The Federal Communications Commission (FCC) on Feb. 12 moved one step closer to resolving whether voice-over-IP (VoIP) services should be subject to the same regulations as traditional telephone services. The ultimate outcome of the debate could have significant implications for schools and colleges, as VoIP services continue to gain popularity.
In a split decision issued Feb. 12, the FCC ruled that voice communications transmitted entirely online should remain free from regulation. The ruling applies only to services that allow users to place calls to each other without using conventional telephones, such as Pulver.com’s Free World Dialup (FWD) and Skype. These services use special numbers to route calls rather than 10-digit phone numbers, and calls are placed from computer to computer.
In a second, unanimous vote, the agency said it would solicit public comment to decide how to regulate telephone calls made via high-speed internet connections, which bypass at least part of the conventional phone network. The vast majority of VoIP services fall into this category.

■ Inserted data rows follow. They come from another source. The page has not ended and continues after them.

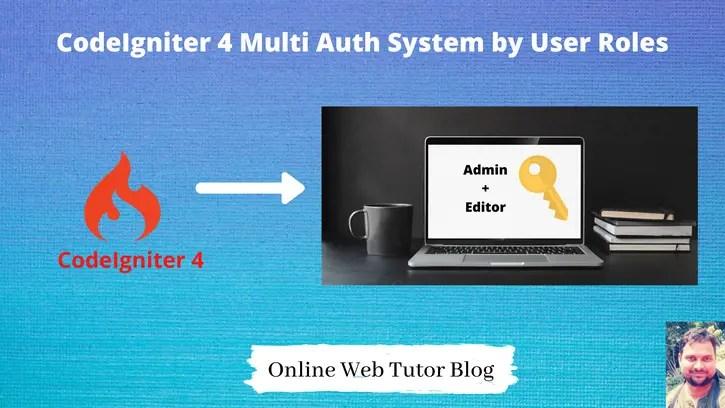 Codeigniter-4-Multi-Auth-User-Role-Wise-Login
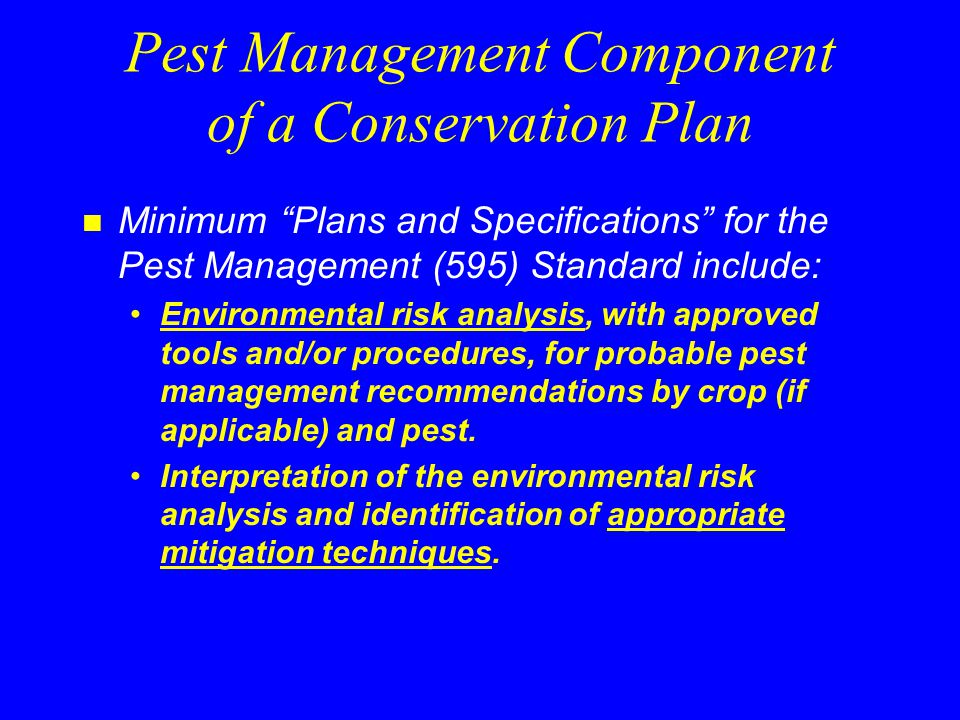 Environmental Risk Analysis n Windows Pesticide Screening Tool WIN-PST provides: –Soil/Pesticide Loss Ratings the potential to move offsite –Soil/Pesticide Hazard Ratings offsite movement potential combined with exposure adjusted toxicity rating Based on the Soil/Pesticide Interaction Screening Procedure II (SPISP II)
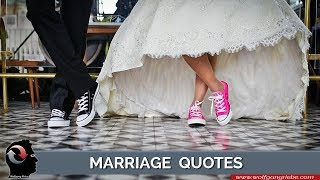 Marriage Quotes By Unknown Authors: Wolfgang Riebe
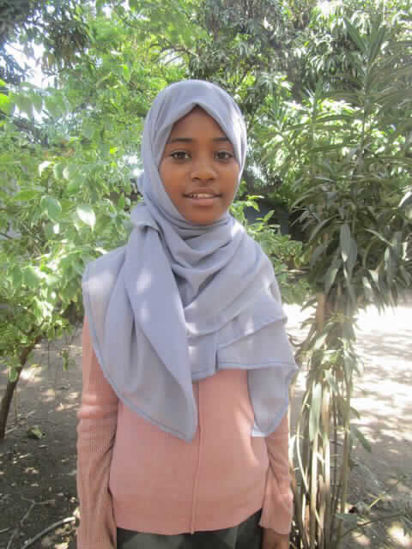 Image of Samira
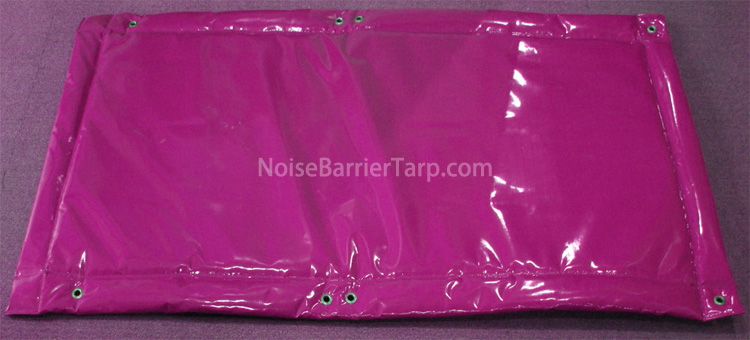 Insulated Tarps For Noise Reduction Thick Acoustic Mesh Tarp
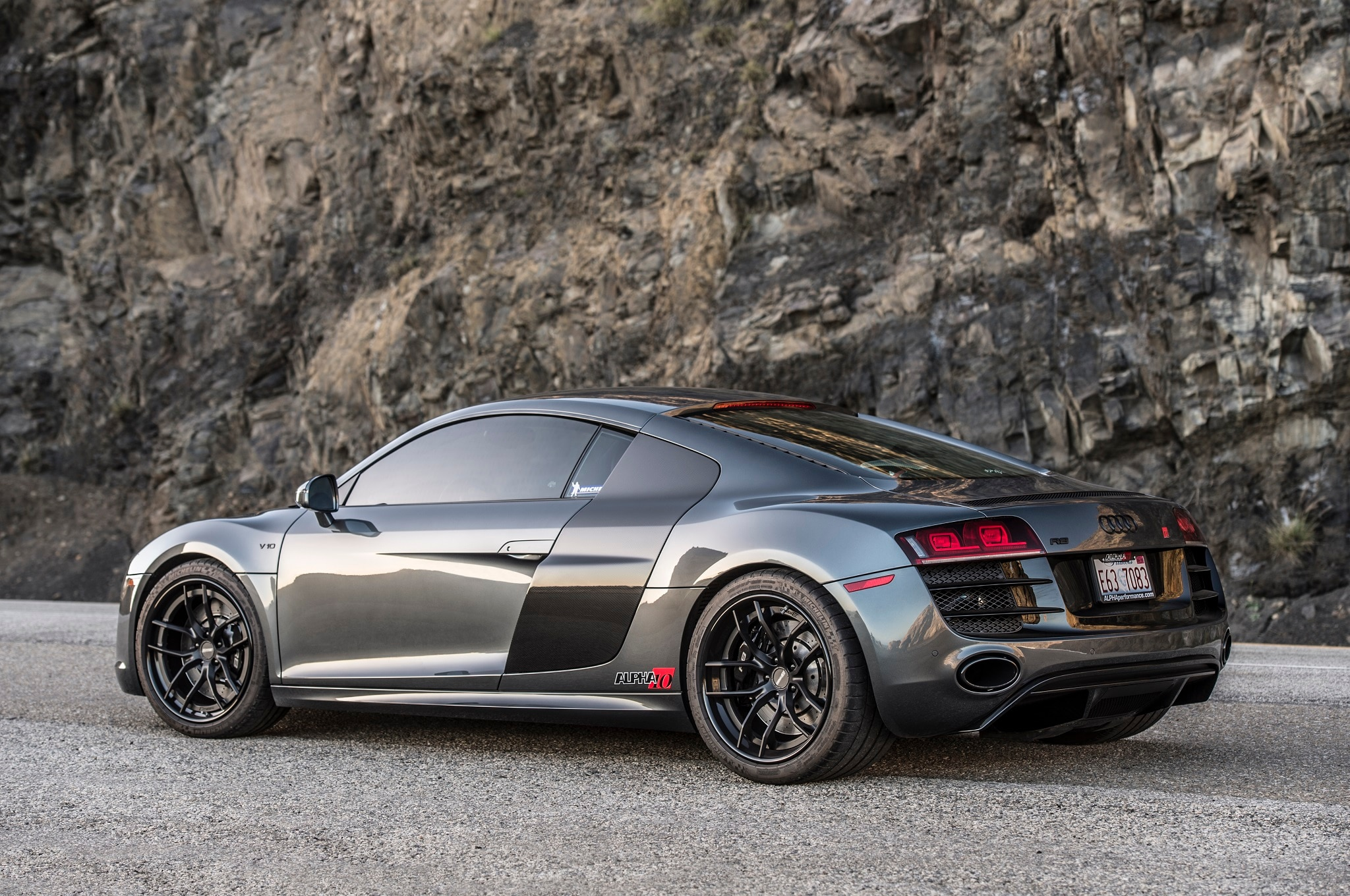 Twin Turbo Perfection Ams Performance Audi R8 Review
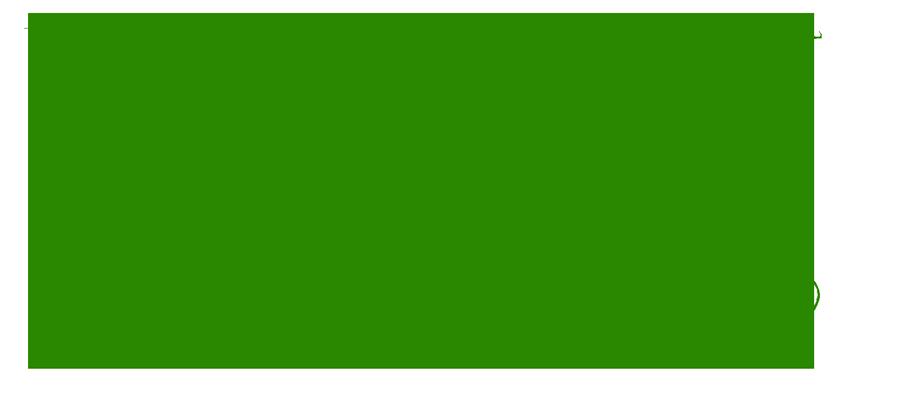 Weizer Schafbauern Fleisch Gruen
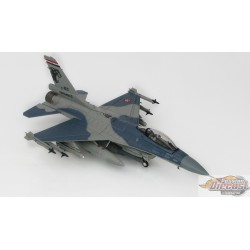 Lockheed F-16C Fighting Falcon Black Panthers Hobby Master 1/72 HA3863 Passion Diecast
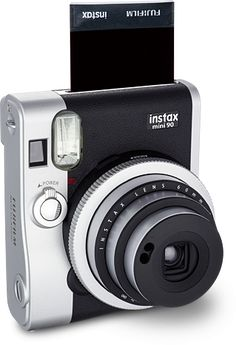 I have to get my hands on one these FUJIFILM instax mini 90 cameras NOW!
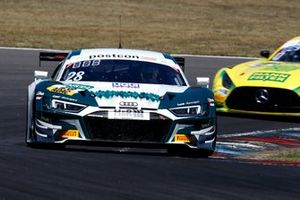 #28 Montaplast by Land-Motorsport Audi R8 LMS: Christopher Haase, Max Hofer.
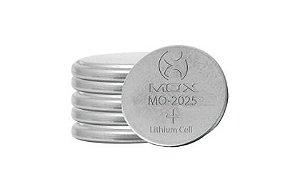 Bateria MOX CR2025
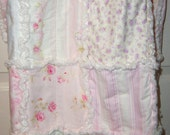 Special Order for Michelle, Queen sized Ragged Lap Quilt, Beach Cottage, Country Chic and Shabby Style colors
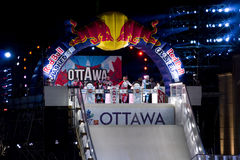 Glace d'accident de Red Bull à Ottawa 2017 Photographie stock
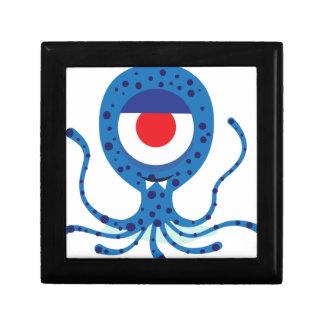 Fun Monster Squid Design Small Square Gift Box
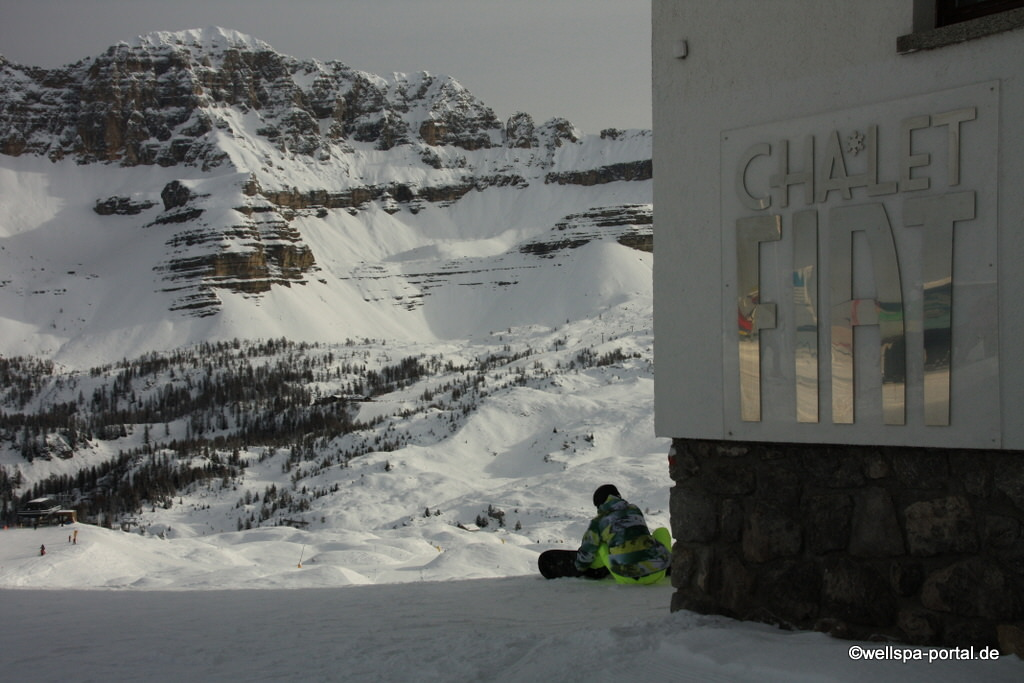 Dolomiten Trentino Madonna di Campiglio Spinale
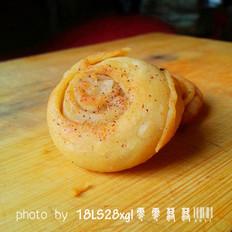 自制葱油煎饼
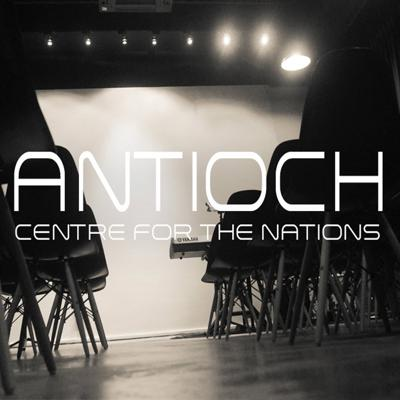 Audio Podcasts - Antioch Centre for the Nations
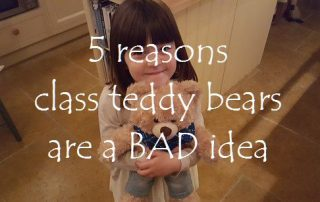 5 reasons class teddy bears are a BAD idea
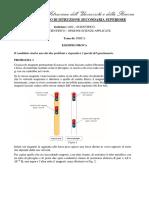 LI02-ES02.pdf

“When these applications become more complicated, or more traditional, or they touch public-switched networks, they present even more complications,” FCC Chairman Michael Powell said.
Among the issues to be considered is whether such calls should be subject to the same fees as regular telephone service, such as for 911 emergency services or bringing telephone service to poor and rural areas, schools, and libraries. Also to be decided is whether providers of these new services need to pay fees to local telephone companies to complete calls to conventional phones.
The answers to these questions will decide whether VoIP services of this nature are eligible for support by the federal eRate program, which provides discounts on telecommunications services to schools and libraries.
Under current eRate rules, only the equipment needed to provide VoIP service is eligible for support. If the FCC eventually rules that VoIP services delivered via traditional phones are telecommunications services subject to regulation, then these services also would be eligible for eRate discounts.
In addition to high-tech upstarts, conventional phone companies such as Verizon and AT&T are shifting calls away from devices that transmit voices and switching them to computers that convert sounds into data and transmit them along with eMail messages, movies-on-demand, and web pages.
VoIP technology is growing. Time Warner Cable has signed up more than 7,500 customers since it rolled out its telephone service over high-speed internet lines in Portland, Maine, in May. BellSouth Corp. began offering internet phone service in October to its business customers. Verizon also offers some businesses the chance to make internet calls and is preparing to offer similar services to consumers using its broadband DSL connections.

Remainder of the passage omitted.